* **PROBLEM STATEMENT**: Please repeat all of the lines that follow, exactly as written.

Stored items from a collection
——————

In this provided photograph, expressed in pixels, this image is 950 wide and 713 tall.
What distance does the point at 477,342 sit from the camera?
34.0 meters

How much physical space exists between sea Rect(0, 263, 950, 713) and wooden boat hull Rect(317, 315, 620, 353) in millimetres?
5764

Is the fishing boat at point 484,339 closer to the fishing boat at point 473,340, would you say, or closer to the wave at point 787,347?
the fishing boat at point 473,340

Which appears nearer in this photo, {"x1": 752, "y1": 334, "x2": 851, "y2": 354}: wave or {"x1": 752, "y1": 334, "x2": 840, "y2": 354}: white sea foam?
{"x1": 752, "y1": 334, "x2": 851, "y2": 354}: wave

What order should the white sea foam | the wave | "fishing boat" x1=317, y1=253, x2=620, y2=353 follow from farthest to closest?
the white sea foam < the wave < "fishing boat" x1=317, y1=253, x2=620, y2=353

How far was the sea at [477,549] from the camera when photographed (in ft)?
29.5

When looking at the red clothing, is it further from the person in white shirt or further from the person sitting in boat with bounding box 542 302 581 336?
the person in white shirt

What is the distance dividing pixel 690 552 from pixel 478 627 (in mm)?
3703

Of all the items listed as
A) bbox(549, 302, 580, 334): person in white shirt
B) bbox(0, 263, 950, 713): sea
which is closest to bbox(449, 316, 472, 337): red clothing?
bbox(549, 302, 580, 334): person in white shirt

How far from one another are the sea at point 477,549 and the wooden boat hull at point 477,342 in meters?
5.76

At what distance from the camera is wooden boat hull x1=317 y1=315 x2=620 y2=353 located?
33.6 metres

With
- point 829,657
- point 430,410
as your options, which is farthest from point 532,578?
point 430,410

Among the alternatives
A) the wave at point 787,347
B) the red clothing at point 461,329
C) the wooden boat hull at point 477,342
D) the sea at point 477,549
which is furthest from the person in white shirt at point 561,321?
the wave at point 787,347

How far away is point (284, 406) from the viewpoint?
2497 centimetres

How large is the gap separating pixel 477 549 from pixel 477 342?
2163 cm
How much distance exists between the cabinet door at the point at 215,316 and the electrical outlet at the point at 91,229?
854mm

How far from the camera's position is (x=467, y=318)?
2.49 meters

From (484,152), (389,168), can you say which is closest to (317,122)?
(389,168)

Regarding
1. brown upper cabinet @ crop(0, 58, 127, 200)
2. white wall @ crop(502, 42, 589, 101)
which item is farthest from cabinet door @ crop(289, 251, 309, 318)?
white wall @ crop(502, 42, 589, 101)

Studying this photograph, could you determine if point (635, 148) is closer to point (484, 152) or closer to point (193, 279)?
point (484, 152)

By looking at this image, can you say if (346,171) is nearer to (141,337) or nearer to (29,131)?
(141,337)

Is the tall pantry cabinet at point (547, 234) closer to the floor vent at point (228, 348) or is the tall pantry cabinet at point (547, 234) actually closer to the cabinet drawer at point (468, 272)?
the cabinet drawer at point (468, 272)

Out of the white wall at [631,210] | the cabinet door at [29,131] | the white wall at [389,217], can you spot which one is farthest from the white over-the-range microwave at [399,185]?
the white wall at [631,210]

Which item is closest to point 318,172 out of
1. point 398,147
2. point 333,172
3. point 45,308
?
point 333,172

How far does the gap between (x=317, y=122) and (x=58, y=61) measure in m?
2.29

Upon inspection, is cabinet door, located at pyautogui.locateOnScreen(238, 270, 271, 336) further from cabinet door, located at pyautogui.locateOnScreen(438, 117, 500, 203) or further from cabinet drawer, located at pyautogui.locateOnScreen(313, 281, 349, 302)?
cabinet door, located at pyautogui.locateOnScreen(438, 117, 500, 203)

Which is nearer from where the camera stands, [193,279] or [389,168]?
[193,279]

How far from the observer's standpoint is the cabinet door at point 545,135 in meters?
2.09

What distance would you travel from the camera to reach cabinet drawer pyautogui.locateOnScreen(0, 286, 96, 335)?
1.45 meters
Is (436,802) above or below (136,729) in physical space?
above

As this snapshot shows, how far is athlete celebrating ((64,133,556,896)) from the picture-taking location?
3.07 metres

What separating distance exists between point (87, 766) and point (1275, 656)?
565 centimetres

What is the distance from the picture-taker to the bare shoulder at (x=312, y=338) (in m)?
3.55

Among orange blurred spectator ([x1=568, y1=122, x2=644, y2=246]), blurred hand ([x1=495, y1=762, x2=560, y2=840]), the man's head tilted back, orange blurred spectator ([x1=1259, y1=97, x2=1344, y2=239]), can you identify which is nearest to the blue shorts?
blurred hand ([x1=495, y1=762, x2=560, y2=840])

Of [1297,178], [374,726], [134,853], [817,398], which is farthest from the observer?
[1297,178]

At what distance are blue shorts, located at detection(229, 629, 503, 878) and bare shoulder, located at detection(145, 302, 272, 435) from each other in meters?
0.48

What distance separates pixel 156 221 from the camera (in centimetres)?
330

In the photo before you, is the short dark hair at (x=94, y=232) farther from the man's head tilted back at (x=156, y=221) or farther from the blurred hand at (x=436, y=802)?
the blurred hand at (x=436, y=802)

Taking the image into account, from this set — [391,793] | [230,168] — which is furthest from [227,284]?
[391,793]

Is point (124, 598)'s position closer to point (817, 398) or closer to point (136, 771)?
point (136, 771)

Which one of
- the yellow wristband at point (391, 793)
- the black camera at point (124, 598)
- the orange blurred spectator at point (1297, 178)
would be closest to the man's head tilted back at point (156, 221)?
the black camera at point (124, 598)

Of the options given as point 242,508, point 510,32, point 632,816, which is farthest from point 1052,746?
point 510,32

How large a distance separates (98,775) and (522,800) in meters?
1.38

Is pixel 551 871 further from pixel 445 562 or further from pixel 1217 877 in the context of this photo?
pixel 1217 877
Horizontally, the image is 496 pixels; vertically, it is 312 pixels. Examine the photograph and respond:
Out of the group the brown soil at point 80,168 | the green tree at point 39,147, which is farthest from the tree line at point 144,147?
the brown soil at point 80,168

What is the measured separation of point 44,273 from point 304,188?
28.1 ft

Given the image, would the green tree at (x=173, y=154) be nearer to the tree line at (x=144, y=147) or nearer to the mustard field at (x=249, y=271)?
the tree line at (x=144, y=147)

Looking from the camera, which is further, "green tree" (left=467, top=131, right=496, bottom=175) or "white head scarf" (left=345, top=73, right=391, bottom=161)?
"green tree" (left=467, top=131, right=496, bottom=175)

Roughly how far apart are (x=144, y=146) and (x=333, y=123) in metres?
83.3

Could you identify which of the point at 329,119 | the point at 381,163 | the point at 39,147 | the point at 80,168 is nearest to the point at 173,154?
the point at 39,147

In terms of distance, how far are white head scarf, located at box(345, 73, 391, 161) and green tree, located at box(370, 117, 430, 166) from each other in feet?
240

——————

* **COMPLETE ANSWER**:
In this provided photograph, expressed in pixels, this image is 950 wide and 713 tall.
What distance does the point at 477,342 sit from the camera?
34.0 meters

How much physical space exists between sea Rect(0, 263, 950, 713) and wooden boat hull Rect(317, 315, 620, 353) in millimetres?
5764

Is the fishing boat at point 484,339 closer to the fishing boat at point 473,340, would you say, or closer to the wave at point 787,347?
the fishing boat at point 473,340

Which appears nearer in this photo, {"x1": 752, "y1": 334, "x2": 851, "y2": 354}: wave or {"x1": 752, "y1": 334, "x2": 840, "y2": 354}: white sea foam?
{"x1": 752, "y1": 334, "x2": 851, "y2": 354}: wave

What order should the white sea foam | the wave | "fishing boat" x1=317, y1=253, x2=620, y2=353 follow from farthest to closest?
the white sea foam < the wave < "fishing boat" x1=317, y1=253, x2=620, y2=353

How far was the sea at [477,549] from the camera when photographed (in ft)?
29.5

When looking at the red clothing, is it further from the person in white shirt or further from the person sitting in boat with bounding box 542 302 581 336?
the person in white shirt

What is the distance dividing pixel 690 552 from pixel 478 627 (in mm)?
3703

Of all the items listed as
A) bbox(549, 302, 580, 334): person in white shirt
B) bbox(0, 263, 950, 713): sea
which is closest to bbox(449, 316, 472, 337): red clothing?
bbox(549, 302, 580, 334): person in white shirt

How far from one another are the sea at point 477,549 and the wooden boat hull at point 477,342 in meters?
5.76

At what distance from the camera is wooden boat hull x1=317 y1=315 x2=620 y2=353 located?
33.6 metres

With
- point 829,657
- point 430,410
as your options, which is farthest from point 532,578?
point 430,410

Among the alternatives
A) the wave at point 787,347
B) the red clothing at point 461,329
C) the wooden boat hull at point 477,342
D) the sea at point 477,549
which is furthest from the person in white shirt at point 561,321?
the wave at point 787,347

How far away is point (284, 406) from the viewpoint?
2497 centimetres

How large is the gap separating pixel 477 549 from pixel 477 342?
2163 cm
How much distance exists between the cabinet door at the point at 215,316 and the electrical outlet at the point at 91,229?
854mm

How far from the camera's position is (x=467, y=318)?
2.49 meters

From (484,152), (389,168), can you say which is closest to (317,122)?
(389,168)

Regarding
1. brown upper cabinet @ crop(0, 58, 127, 200)
2. white wall @ crop(502, 42, 589, 101)
which item is farthest from cabinet door @ crop(289, 251, 309, 318)?
white wall @ crop(502, 42, 589, 101)

Studying this photograph, could you determine if point (635, 148) is closer to point (484, 152) or closer to point (193, 279)?
point (484, 152)

By looking at this image, can you say if (346,171) is nearer to (141,337) or nearer to (29,131)?
(141,337)

Is the tall pantry cabinet at point (547, 234) closer to the floor vent at point (228, 348) or is the tall pantry cabinet at point (547, 234) actually closer to the cabinet drawer at point (468, 272)?
the cabinet drawer at point (468, 272)

Out of the white wall at [631,210] | the cabinet door at [29,131] | the white wall at [389,217], can you spot which one is farthest from the white over-the-range microwave at [399,185]?
the white wall at [631,210]

Which item is closest to point 318,172 out of
1. point 398,147
2. point 333,172
3. point 45,308
?
point 333,172

How far does the gap between (x=317, y=122) and (x=58, y=61) measure in m?
2.29

Upon inspection, is cabinet door, located at pyautogui.locateOnScreen(238, 270, 271, 336) further from cabinet door, located at pyautogui.locateOnScreen(438, 117, 500, 203) or further from cabinet drawer, located at pyautogui.locateOnScreen(313, 281, 349, 302)?
cabinet door, located at pyautogui.locateOnScreen(438, 117, 500, 203)

Which is nearer from where the camera stands, [193,279] or [389,168]?
[193,279]

How far from the observer's standpoint is the cabinet door at point 545,135 in meters?
2.09

What distance would you travel from the camera to reach cabinet drawer pyautogui.locateOnScreen(0, 286, 96, 335)?
1.45 meters
Is (436,802) above or below (136,729) in physical space?
above

As this snapshot shows, how far is athlete celebrating ((64,133,556,896)) from the picture-taking location?
3.07 metres

What separating distance exists between point (87, 766) and point (1275, 656)?
565 centimetres

What is the distance from the picture-taker to the bare shoulder at (x=312, y=338) (in m)?
3.55

Among orange blurred spectator ([x1=568, y1=122, x2=644, y2=246]), blurred hand ([x1=495, y1=762, x2=560, y2=840]), the man's head tilted back, orange blurred spectator ([x1=1259, y1=97, x2=1344, y2=239]), can you identify which is nearest to the blue shorts?
blurred hand ([x1=495, y1=762, x2=560, y2=840])

Of [1297,178], [374,726], [134,853], [817,398], which is farthest from the observer?
[1297,178]

At what distance are blue shorts, located at detection(229, 629, 503, 878) and bare shoulder, located at detection(145, 302, 272, 435) from each other in meters?
0.48

What distance separates pixel 156 221 from the camera (in centimetres)?
330

In the photo before you, is the short dark hair at (x=94, y=232) farther from the man's head tilted back at (x=156, y=221) or farther from the blurred hand at (x=436, y=802)?
the blurred hand at (x=436, y=802)

Taking the image into account, from this set — [391,793] | [230,168] — which is furthest from [227,284]?
[391,793]

Is point (124, 598)'s position closer to point (817, 398) or closer to point (136, 771)?
point (136, 771)

Which one of
- the yellow wristband at point (391, 793)
- the black camera at point (124, 598)
- the orange blurred spectator at point (1297, 178)
would be closest to the man's head tilted back at point (156, 221)?
the black camera at point (124, 598)

Of the options given as point 242,508, point 510,32, point 632,816, which is farthest from point 1052,746?
point 510,32

How large a distance separates (98,775) and (522,800) in meters?
1.38

Is pixel 551 871 further from pixel 445 562 or further from pixel 1217 877 in the context of this photo?
pixel 1217 877
Horizontally, the image is 496 pixels; vertically, it is 312 pixels. Examine the photograph and respond:
Out of the group the brown soil at point 80,168 | the green tree at point 39,147, which is farthest from the tree line at point 144,147?
the brown soil at point 80,168

What is the measured separation of point 44,273 from point 304,188?
28.1 ft

Given the image, would the green tree at (x=173, y=154) be nearer to the tree line at (x=144, y=147) or nearer to the mustard field at (x=249, y=271)?
the tree line at (x=144, y=147)

Looking from the camera, which is further, "green tree" (left=467, top=131, right=496, bottom=175) or "white head scarf" (left=345, top=73, right=391, bottom=161)?
"green tree" (left=467, top=131, right=496, bottom=175)

Roughly how far apart are (x=144, y=146) and (x=333, y=123) in metres?
83.3

Could you identify which of the point at 329,119 | the point at 381,163 | the point at 39,147 | the point at 80,168 is nearest to the point at 173,154?
the point at 39,147

In terms of distance, how far are white head scarf, located at box(345, 73, 391, 161) and green tree, located at box(370, 117, 430, 166) from each other in feet?
240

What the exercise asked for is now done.